Task item
Copy out, exactly, the first line of the entries below and every line after it through the one containing "Woodsman Zip-Up Fleece Heather Brown".

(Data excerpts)

********

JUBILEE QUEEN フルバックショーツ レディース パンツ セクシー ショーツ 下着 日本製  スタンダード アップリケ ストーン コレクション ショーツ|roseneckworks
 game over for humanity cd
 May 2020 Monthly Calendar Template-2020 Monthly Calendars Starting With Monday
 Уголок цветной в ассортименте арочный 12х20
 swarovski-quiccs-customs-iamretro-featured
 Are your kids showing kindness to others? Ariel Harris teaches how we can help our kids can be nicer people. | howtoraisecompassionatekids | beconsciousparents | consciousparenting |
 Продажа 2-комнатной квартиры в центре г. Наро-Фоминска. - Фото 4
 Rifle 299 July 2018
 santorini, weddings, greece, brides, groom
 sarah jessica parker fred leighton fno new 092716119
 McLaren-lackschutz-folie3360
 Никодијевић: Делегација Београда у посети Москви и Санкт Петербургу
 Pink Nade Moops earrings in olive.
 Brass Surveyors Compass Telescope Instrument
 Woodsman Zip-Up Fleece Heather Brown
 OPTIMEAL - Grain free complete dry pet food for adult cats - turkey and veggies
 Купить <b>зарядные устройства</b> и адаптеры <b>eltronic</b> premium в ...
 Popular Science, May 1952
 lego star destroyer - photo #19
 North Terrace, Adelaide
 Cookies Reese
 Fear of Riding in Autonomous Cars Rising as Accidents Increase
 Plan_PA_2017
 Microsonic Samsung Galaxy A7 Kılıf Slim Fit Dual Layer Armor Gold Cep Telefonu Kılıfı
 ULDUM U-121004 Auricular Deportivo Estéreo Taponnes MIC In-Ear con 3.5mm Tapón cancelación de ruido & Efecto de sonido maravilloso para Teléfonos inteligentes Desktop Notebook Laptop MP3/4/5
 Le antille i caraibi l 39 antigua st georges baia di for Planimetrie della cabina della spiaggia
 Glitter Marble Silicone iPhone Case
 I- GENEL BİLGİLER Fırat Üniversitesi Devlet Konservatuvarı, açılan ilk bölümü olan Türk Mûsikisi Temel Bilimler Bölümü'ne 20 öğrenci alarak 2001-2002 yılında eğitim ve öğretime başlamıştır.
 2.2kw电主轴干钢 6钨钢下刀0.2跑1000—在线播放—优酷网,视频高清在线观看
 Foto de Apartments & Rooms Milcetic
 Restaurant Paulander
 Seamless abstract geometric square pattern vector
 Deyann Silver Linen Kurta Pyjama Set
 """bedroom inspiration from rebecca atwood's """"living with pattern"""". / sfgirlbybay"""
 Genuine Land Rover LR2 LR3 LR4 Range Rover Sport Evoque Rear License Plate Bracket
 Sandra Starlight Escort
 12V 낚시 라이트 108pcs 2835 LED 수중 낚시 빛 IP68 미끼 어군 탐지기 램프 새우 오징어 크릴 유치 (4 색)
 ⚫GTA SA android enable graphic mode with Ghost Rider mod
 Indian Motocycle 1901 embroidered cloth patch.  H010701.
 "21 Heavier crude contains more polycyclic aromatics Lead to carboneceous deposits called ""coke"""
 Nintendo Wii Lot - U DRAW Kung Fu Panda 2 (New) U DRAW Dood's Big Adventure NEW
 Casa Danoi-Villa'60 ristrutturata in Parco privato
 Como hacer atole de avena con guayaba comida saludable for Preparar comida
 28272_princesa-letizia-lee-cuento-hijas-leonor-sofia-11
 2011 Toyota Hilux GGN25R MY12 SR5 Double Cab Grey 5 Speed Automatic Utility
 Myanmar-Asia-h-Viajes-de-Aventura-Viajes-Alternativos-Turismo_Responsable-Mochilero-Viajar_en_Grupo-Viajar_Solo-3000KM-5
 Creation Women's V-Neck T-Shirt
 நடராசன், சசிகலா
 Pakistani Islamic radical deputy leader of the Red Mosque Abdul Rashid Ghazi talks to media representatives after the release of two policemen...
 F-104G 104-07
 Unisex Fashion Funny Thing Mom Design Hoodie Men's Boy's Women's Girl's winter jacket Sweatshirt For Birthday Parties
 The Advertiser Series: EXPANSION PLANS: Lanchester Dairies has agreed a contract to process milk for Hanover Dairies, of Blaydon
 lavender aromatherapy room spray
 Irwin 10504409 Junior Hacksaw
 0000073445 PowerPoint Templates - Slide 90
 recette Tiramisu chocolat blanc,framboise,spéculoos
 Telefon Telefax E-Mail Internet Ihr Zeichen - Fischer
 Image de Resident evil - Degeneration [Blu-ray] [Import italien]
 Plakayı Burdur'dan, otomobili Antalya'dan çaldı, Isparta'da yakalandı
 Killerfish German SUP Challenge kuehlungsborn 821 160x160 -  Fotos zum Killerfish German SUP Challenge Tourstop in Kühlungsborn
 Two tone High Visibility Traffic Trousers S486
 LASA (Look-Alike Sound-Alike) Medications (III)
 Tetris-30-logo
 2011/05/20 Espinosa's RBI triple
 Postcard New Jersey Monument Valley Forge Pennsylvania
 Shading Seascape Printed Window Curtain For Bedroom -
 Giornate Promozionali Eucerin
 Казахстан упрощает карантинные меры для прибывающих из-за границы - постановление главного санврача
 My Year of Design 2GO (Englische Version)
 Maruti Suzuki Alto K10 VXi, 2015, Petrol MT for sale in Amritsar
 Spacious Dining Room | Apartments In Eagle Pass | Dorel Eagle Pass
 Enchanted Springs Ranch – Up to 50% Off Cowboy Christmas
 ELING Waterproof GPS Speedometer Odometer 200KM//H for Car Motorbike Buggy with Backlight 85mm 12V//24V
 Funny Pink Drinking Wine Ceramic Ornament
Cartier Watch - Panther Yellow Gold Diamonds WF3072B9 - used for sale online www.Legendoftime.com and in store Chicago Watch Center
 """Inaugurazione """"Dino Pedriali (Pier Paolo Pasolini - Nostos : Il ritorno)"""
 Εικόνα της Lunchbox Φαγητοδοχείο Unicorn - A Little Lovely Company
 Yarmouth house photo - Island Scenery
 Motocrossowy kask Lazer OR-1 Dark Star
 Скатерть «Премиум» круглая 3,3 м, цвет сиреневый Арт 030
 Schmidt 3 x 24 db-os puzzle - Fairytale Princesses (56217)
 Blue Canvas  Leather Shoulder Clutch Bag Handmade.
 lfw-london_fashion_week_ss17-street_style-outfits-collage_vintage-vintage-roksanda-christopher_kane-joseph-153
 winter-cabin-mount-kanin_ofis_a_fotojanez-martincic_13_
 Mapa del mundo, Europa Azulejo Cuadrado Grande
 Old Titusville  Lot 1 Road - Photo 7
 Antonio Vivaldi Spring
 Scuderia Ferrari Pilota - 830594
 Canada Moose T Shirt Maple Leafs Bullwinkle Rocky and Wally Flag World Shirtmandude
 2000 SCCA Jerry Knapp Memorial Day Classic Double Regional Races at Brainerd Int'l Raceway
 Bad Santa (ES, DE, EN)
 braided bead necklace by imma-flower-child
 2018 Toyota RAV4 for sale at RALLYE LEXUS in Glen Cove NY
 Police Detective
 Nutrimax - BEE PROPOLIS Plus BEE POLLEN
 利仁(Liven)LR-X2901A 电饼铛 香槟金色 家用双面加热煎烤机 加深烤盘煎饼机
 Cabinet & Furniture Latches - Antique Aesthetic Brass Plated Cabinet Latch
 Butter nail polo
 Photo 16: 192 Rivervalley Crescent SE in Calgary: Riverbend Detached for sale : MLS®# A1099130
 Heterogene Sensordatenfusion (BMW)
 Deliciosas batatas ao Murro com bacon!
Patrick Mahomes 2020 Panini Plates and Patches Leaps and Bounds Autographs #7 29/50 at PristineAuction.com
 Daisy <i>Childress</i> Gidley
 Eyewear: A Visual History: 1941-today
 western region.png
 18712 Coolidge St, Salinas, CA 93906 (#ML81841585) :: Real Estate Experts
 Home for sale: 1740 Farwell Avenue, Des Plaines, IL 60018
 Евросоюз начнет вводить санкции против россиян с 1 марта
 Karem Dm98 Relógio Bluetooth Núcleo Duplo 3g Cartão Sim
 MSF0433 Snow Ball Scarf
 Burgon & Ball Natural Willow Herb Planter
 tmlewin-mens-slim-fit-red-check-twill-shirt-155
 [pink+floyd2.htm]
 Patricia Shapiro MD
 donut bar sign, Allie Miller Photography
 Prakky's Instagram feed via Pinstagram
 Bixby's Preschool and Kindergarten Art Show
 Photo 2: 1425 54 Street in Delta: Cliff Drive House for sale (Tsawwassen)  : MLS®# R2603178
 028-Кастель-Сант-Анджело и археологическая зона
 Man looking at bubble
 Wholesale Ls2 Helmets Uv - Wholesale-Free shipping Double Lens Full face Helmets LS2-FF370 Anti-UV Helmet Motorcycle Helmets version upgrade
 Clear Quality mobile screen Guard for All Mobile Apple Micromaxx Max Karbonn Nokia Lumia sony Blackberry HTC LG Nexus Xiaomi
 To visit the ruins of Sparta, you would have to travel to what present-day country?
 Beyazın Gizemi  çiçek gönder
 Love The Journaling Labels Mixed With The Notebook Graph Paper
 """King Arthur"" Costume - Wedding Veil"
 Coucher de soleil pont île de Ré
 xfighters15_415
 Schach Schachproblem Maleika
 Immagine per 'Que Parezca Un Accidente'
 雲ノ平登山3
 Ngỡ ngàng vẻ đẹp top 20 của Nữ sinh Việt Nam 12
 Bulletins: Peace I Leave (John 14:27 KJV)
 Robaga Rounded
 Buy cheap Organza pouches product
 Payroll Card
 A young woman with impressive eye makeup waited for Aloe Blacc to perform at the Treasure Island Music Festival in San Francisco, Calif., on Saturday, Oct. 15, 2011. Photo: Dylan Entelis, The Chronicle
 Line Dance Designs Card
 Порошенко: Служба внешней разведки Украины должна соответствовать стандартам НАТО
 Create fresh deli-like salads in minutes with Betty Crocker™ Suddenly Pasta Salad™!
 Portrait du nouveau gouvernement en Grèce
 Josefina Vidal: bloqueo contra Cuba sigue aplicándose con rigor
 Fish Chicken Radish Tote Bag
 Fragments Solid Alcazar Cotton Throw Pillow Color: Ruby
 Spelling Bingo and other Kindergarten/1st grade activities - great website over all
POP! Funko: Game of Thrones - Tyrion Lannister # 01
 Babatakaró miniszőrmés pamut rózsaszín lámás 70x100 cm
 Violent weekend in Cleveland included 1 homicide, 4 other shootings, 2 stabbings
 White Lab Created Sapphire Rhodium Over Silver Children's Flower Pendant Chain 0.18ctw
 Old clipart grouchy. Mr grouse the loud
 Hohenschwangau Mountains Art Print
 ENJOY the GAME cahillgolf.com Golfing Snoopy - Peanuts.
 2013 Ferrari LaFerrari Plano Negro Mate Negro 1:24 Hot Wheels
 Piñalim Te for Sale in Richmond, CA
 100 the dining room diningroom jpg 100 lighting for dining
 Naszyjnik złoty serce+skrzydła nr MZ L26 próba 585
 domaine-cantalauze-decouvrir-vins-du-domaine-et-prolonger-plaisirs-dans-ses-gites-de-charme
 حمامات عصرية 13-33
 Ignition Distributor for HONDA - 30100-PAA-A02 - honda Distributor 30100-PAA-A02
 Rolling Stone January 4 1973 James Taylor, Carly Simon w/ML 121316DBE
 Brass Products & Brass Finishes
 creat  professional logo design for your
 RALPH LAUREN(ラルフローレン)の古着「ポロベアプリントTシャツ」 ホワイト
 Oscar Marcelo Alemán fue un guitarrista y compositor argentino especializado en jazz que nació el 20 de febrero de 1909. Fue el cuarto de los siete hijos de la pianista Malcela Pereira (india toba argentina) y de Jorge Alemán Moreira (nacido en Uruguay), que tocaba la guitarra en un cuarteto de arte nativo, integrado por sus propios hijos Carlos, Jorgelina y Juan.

********

Result of the exercise
JUBILEE QUEEN フルバックショーツ レディース パンツ セクシー ショーツ 下着 日本製  スタンダード アップリケ ストーン コレクション ショーツ|roseneckworks
 game over for humanity cd
 May 2020 Monthly Calendar Template-2020 Monthly Calendars Starting With Monday
 Уголок цветной в ассортименте арочный 12х20
 swarovski-quiccs-customs-iamretro-featured
 Are your kids showing kindness to others? Ariel Harris teaches how we can help our kids can be nicer people. | howtoraisecompassionatekids | beconsciousparents | consciousparenting |
 Продажа 2-комнатной квартиры в центре г. Наро-Фоминска. - Фото 4
 Rifle 299 July 2018
 santorini, weddings, greece, brides, groom
 sarah jessica parker fred leighton fno new 092716119
 McLaren-lackschutz-folie3360
 Никодијевић: Делегација Београда у посети Москви и Санкт Петербургу
 Pink Nade Moops earrings in olive.
 Brass Surveyors Compass Telescope Instrument
 Woodsman Zip-Up Fleece Heather Brown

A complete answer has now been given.